The main thing to know is, that Microsoft Windows Defender, or Security Essentials, has passed, and continues to pass, the anti-virus industry's certification tests as shown at this link:

https://www.icsalabs.com/technology-program/anti-virus/av-monthly-testing-reports

And this means, that is it reasonably effective. It is also free and won't screw up or drag down your computer. To people in a corporate environment where security is paramount, it might not be enough. To private users at home, it might be enough. I've used it for several years now and had no problems whatsoever. I've also used Symantec and other commercial packages on my work machines during the same years, and I have experienced multiple cases of the anti-virus packages interfering with other software and slowing down machines. I've also found the companies such as Symantec to be infuriating to deal with when renewal time came around.

Just trying to give accurate information here. Sometimes the "cure" is worse than the illness, and that's the way I've come to feel about many of the commercial packages that are marketed so aggressively.

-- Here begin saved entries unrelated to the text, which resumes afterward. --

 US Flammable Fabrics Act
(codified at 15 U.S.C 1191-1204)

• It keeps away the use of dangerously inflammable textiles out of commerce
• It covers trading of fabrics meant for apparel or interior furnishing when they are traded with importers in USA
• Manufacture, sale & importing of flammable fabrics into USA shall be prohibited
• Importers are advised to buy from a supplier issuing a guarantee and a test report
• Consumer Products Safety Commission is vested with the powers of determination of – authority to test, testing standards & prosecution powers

I do run commercial anti-virus software on my servers. But not at home. At home, I just do regular backups and breath a little.

Deciding on which anti-virus approach is like deciding whether to get chemo if you have cancer. Chemo *might* prolong your life, but it would almost certainly decrease the quality of your remaining life. OK, computer viruses are trivial as compared with cancer. But I've wasted a lot more time cursing anti-virus software than I have cleaning up from computer viruses, so looked at as a whole, these decisions are difficult.

When my users' data is at risk, I get a commercial package, period. But not for myself.